PASSAGE SHOWN:
○ ○ ○ ○ ○ ○ ○

Re: [LSF/MM/BPF TOPIC] Cloud storage optimizations

"Theodore Ts'o" <tytso@xxxxxxx> · Thu, 2 Mar 2023 23:20:26 -0500

On Thu, Mar 02, 2023 at 09:54:59PM -0500, Martin K. Petersen wrote:
> 
> Hi Ted!
> 
> > With NVMe, it is possible for a storage device to promise this without
> > requiring read-modify-write updates for sub-16k writes.  All that is
> > necessary are some changes in the block layer so that the kernel does
> > not inadvertently tear a write request when splitting a bio because it
> > is too large (perhaps because it got merged with some other request,
> > and then it gets split at an inconvenient boundary).
> 
> We have been working on support for atomic writes and it is not a simple
> as it sounds. Atomic operations in SCSI and NVMe have semantic
> differences which are challenging to reconcile. On top of that, both the
> SCSI and NVMe specs are buggy in the atomics department. We are working
> to get things fixed in both standards and aim to discuss our
> implementation at LSF/MM.

I'd be very interested to learn more about what you've found.  I know
more than one cloud provider is thinking about how to use the NVMe
spec to send information about how their emulated block device work.
This has come up at our weekly ext4 video conference, and given that I
gave a talk about it in 2018[1], there's quite a lot of similarity of
what folks are thinking about.  Basically, MySQL and Postgres use 16k
database pages, and if we can avoid their special doublewrite
techniques to avoid torn writes, because they can depend on their
Cloud Block Devices Working A Certain Way, it can make for very
noticeable performance improvements.

[1] https://www.youtube.com/watch?v=gIeuiGg-_iw

So while the standards might allow standards-compliant physical
devices to do some really wierd sh*t, it might be that if all cloud
vendors do things in the same way, I could see various cloud workloads
starting to depending on extra-standard behaviour, much like a lot of
sysadmins assume that low-numbered LBA's are on the outer diamenter of
the HDD and are much more performant than sectors on the i.d. of the
HDD.  This is completely not guaranteed by the standard specs, but
it's become a defacto standard.

○ ○ ○ ○ ○ ○ ○

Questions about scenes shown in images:
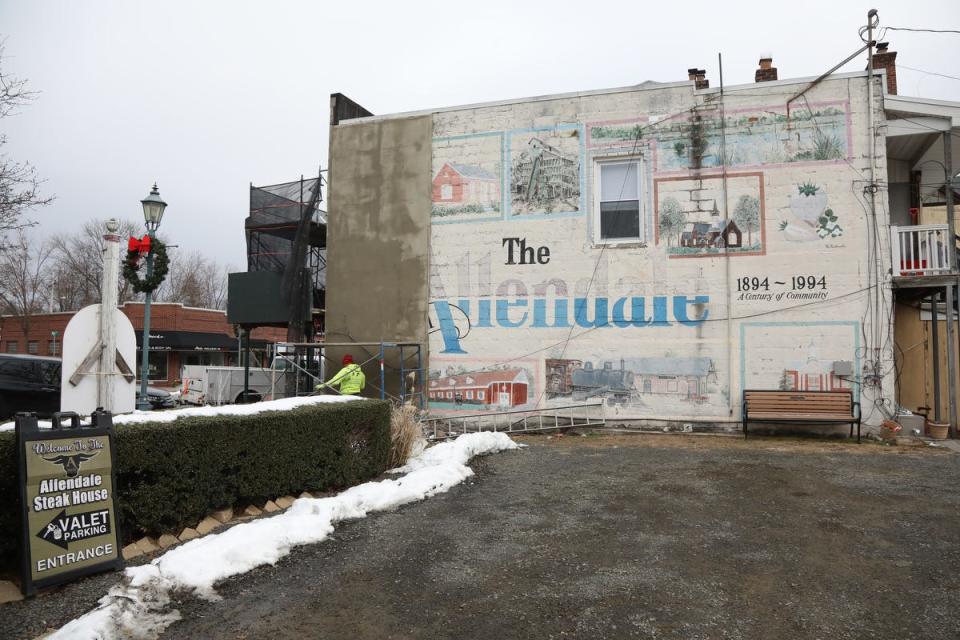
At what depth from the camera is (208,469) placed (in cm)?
596

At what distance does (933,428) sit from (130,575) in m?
12.7

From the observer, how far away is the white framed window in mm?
13664

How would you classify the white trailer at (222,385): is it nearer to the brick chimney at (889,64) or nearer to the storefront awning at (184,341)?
the storefront awning at (184,341)

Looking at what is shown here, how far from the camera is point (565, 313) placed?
44.9 ft

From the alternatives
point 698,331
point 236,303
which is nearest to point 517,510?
point 698,331

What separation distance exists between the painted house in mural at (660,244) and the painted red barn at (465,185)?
0.07 meters

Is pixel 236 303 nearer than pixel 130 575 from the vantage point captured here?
No

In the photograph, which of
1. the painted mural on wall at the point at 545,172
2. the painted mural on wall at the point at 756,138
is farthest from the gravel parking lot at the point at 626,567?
the painted mural on wall at the point at 545,172

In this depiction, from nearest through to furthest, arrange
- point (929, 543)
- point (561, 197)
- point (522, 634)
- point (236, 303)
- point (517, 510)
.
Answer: point (522, 634)
point (929, 543)
point (517, 510)
point (561, 197)
point (236, 303)

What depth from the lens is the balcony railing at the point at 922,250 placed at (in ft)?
39.7

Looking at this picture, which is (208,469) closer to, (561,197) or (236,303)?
(561,197)

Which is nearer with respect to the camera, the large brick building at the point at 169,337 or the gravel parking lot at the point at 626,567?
the gravel parking lot at the point at 626,567

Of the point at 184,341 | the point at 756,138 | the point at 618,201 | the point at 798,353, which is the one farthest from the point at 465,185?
the point at 184,341

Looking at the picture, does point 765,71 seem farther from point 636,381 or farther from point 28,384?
point 28,384
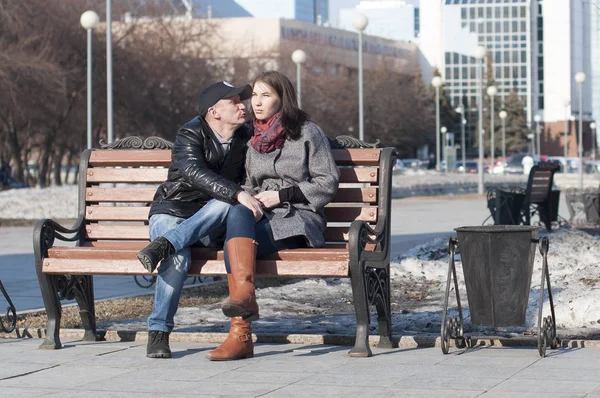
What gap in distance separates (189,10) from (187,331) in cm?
4792

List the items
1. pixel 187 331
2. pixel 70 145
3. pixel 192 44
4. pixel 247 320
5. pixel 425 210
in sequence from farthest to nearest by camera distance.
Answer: pixel 192 44 < pixel 70 145 < pixel 425 210 < pixel 187 331 < pixel 247 320

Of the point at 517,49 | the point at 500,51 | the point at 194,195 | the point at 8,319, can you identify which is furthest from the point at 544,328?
the point at 517,49

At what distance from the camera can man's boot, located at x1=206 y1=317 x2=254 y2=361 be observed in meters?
6.45

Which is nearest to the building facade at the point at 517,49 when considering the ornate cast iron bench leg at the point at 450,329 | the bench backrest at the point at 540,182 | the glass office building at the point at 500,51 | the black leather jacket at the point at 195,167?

○ ○ ○ ○ ○ ○ ○

CHALLENGES:
A – According to the mailing-list post, what size of database pages do MySQL and Postgres use?
B – Reproduce the portion of the mailing-list post that begins at the words "I'd be very" and ends after the words "noticeable performance improvements.".
The records bear no relation to the mailing-list post.

SOLUTIONS IN ORDER:
A – They use 16k database pages.

B –
I'd be very interested to learn more about what you've found.  I know
more than one cloud provider is thinking about how to use the NVMe
spec to send information about how their emulated block device work.
This has come up at our weekly ext4 video conference, and given that I
gave a talk about it in 2018[1], there's quite a lot of similarity of
what folks are thinking about.  Basically, MySQL and Postgres use 16k
database pages, and if we can avoid their special doublewrite
techniques to avoid torn writes, because they can depend on their
Cloud Block Devices Working A Certain Way, it can make for very
noticeable performance improvements.